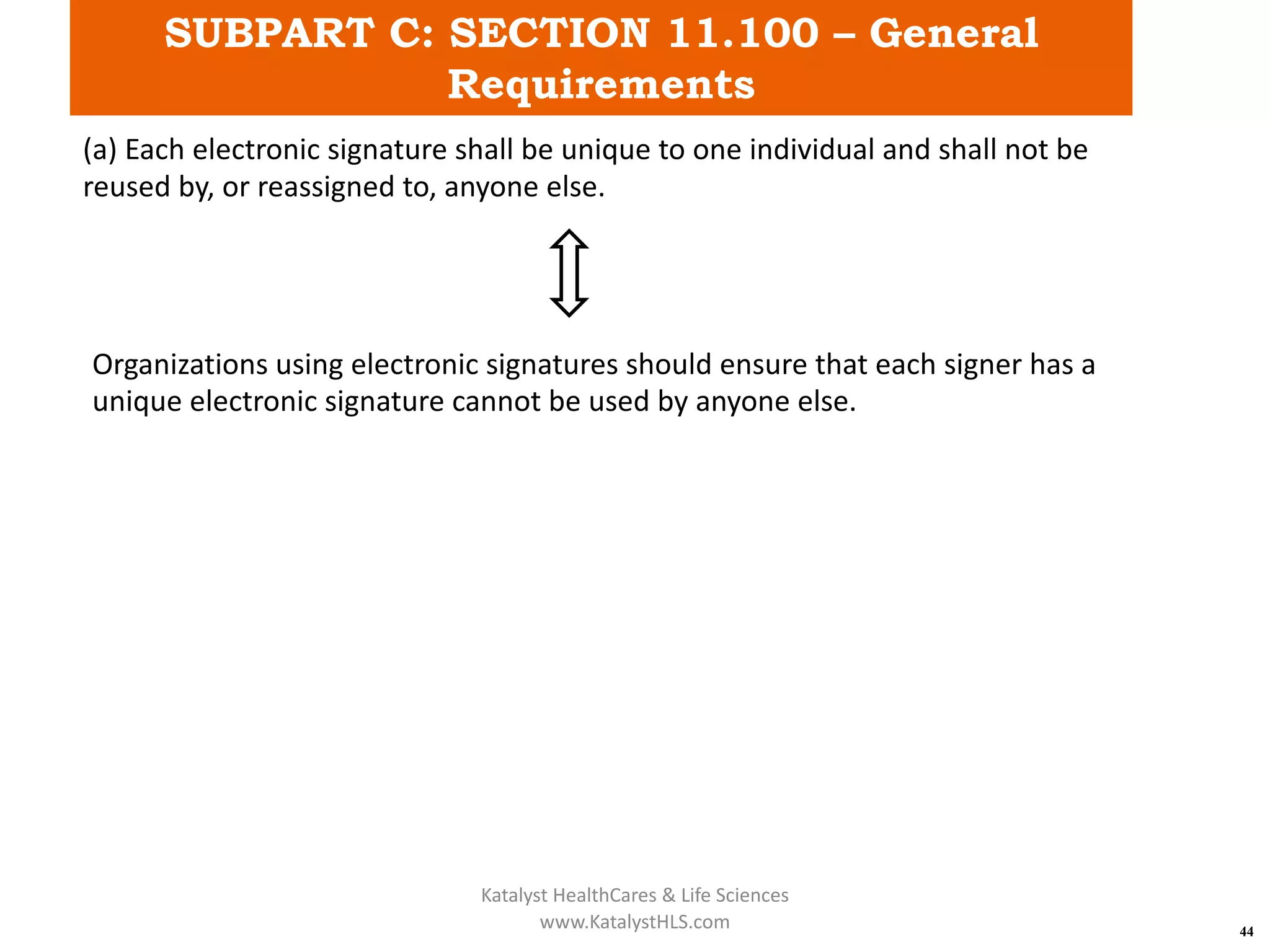 SUBPART C: SECTION 11.100 – General Requirements

(a) Each electronic signature shall be unique to one individual and shall not be reused by, or reassigned to, anyone else.

Organizations using electronic signatures should ensure that each signer has a unique electronic signature cannot be used by anyone else.

Katalyst HealthCares & Life Sciences
www.KatalystHLS.com

44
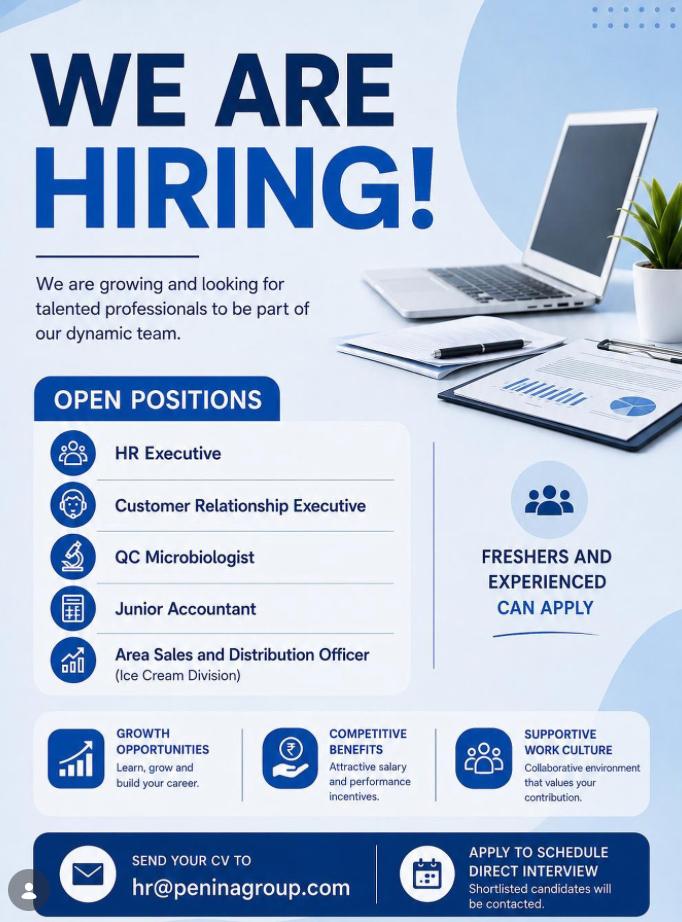 WE ARE HIRING!

We are growing and looking for talented professionals to be part of our dynamic team.

OPEN POSITIONS

HR Executive

Customer Relationship Executive

QC Microbiologist

Junior Accountant

Area Sales and Distribution Officer (Ice Cream Division)

FRESHERS AND EXPERIENCED CAN APPLY

GROWTH OPPORTUNITIES
Learn, grow and build your career.

COMPETITIVE BENEFITS
Attractive salary and performance incentives.

SUPPORTIVE WORK CULTURE
Collaborative environment that values your contribution.

SEND YOUR CV TO
hr@peninagroup.com

APPLY TO SCHEDULE DIRECT INTERVIEW
Shortlisted candidates will be contacted.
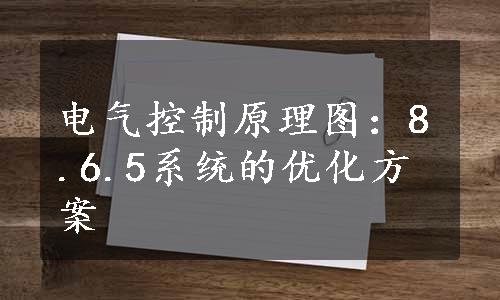 电气控制原理图：8.6.5系统的优化方案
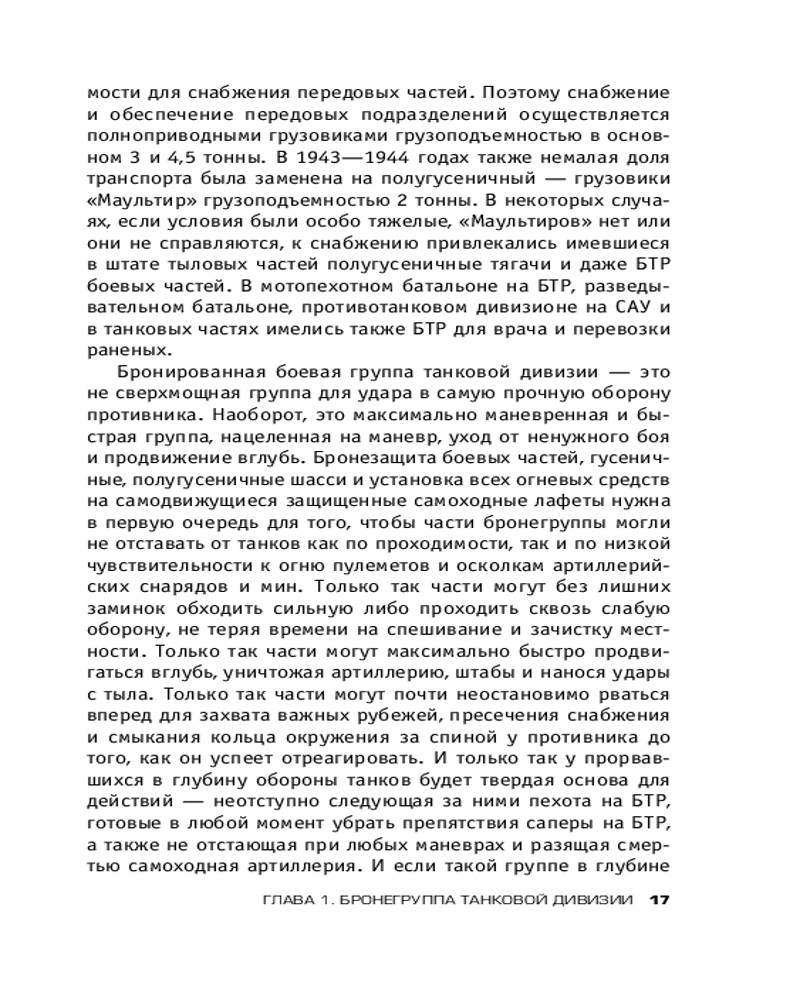 мости для снабжения передовых частей. Поэтому снабжение и обеспечение передовых подразделений осуществляется полноприводными грузовиками грузоподъемностью в основном 3 и 4,5 тонны. В 1943—1944 годах также немалая доля транспорта была заменена на полугусеничный — грузовики «Маультир» грузоподъемностью 2 тонны. В некоторых случаях, если условия были особо тяжелые, «Маультиров» нет или они не справляются, к снабжению привлекались имевшиеся в штате тыловых частей полугусеничные тягачи и даже БТР боевых частей. В мотопехотном батальоне на БТР, разведывательном батальоне, противотанковом дивизионе на САУ и в танковых частях имелись также БТР для врача и перевозки раненых.

Бронированная боевая группа танковой дивизии — это не сверхмощная группа для удара в самую прочную оборону противника. Наоборот, это максимально маневренная и быстрая группа, нацеленная на маневр, уход от ненужного боя и продвижение вглубь. Бронезащита боевых частей, гусеничные, полугусеничные шасси и установка всех огневых средств на самодвижущиеся защищенные самоходные лафеты нужна в первую очередь для того, чтобы части бронегруппы могли не отставать от танков как по проходимости, так и по низкой чувствительности к огню пулеметов и осколкам артиллерийских снарядов и мин. Только так части могут без лишних заминок обходить сильную либо проходить сквозь слабую оборону, не теряя времени на спешивание и зачистку местности. Только так части могут максимально быстро продвигаться вглубь, уничтожая артиллерию, штабы и нанося удары с тыла. Только так части могут почти неостановимо рваться вперед для захвата важных рубежей, пресечения снабжения и смыкания кольца окружения за спиной у противника до того, как он успеет отреагировать. И только так у прорвавшихся в глубину обороны танков будет твердая основа для действий — неотступно следующая за ними пехота на БТР, готовые в любой момент убрать препятствия саперы на БТР, а также не отстающая при любых маневрах и разящая смертью самоходная артиллерия. И если такой группе в глубине

ГЛАВА 1. БРОНЕГРУППА ТАНКОВОЙ ДИВИЗИИ 17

========================================

DIRECTIONS: What's needed is an exact copy of the records above from the line containing "FRESHERS AND EXPERIENCED CAN APPLY" down to the line containing "电气控制原理图：8.6.5系统的优化方案", both included, without any pictures.

TASK RESPONSE:
FRESHERS AND EXPERIENCED CAN APPLY

GROWTH OPPORTUNITIES
Learn, grow and build your career.

COMPETITIVE BENEFITS
Attractive salary and performance incentives.

SUPPORTIVE WORK CULTURE
Collaborative environment that values your contribution.

SEND YOUR CV TO
hr@peninagroup.com

APPLY TO SCHEDULE DIRECT INTERVIEW
Shortlisted candidates will be contacted.
 电气控制原理图：8.6.5系统的优化方案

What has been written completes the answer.